— START OF Excerpted data —

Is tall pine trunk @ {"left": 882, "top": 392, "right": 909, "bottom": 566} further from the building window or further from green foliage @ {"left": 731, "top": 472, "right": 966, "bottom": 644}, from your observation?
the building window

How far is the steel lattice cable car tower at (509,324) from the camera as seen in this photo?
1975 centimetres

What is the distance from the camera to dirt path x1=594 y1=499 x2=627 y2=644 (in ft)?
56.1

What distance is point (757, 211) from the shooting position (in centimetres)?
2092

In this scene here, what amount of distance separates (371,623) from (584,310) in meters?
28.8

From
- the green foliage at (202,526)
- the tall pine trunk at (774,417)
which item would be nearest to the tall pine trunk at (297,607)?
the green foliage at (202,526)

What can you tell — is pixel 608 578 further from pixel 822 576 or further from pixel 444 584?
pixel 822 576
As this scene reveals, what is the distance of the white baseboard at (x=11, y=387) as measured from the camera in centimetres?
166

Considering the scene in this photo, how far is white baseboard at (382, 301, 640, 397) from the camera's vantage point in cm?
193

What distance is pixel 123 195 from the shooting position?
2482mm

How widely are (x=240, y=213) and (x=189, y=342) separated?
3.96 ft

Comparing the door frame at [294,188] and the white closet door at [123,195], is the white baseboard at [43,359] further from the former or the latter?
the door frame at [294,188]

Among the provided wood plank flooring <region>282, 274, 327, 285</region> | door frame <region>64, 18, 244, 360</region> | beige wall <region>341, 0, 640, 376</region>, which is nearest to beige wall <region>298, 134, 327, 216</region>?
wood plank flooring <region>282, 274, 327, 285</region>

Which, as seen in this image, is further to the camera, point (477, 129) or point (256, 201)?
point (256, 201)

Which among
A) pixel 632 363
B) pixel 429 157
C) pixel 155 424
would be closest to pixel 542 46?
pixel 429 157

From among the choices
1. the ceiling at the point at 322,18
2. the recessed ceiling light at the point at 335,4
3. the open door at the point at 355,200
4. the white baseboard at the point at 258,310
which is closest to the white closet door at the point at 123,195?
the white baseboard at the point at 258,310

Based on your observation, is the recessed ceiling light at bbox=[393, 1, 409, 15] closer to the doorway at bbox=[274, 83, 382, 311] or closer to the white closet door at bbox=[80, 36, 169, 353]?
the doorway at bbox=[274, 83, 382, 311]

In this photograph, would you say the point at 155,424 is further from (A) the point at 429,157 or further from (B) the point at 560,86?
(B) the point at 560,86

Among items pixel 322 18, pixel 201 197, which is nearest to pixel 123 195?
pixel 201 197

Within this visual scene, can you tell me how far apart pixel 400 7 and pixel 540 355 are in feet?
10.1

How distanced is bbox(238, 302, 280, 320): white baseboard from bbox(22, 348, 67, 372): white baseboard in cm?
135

— END OF Excerpted data —

■ What is required: Give the lines starting at the one containing "Which among" and ending with the last line as a JSON list of strings, one string per line, leaving out blank lines.

■ Result of this task:
[
  "Which among",
  "A) pixel 632 363",
  "B) pixel 429 157",
  "C) pixel 155 424",
  "would be closest to pixel 542 46?",
  "pixel 429 157",
  "From among the choices",
  "1. the ceiling at the point at 322,18",
  "2. the recessed ceiling light at the point at 335,4",
  "3. the open door at the point at 355,200",
  "4. the white baseboard at the point at 258,310",
  "which is closest to the white closet door at the point at 123,195?",
  "the white baseboard at the point at 258,310",
  "Based on your observation, is the recessed ceiling light at bbox=[393, 1, 409, 15] closer to the doorway at bbox=[274, 83, 382, 311] or closer to the white closet door at bbox=[80, 36, 169, 353]?",
  "the doorway at bbox=[274, 83, 382, 311]",
  "In this photograph, would you say the point at 155,424 is further from (A) the point at 429,157 or further from (B) the point at 560,86?",
  "(B) the point at 560,86",
  "Among items pixel 322 18, pixel 201 197, which is nearest to pixel 123 195?",
  "pixel 201 197",
  "Within this visual scene, can you tell me how far apart pixel 400 7 and pixel 540 355 are in feet?",
  "10.1",
  "How distanced is bbox(238, 302, 280, 320): white baseboard from bbox(22, 348, 67, 372): white baseboard in cm?",
  "135"
]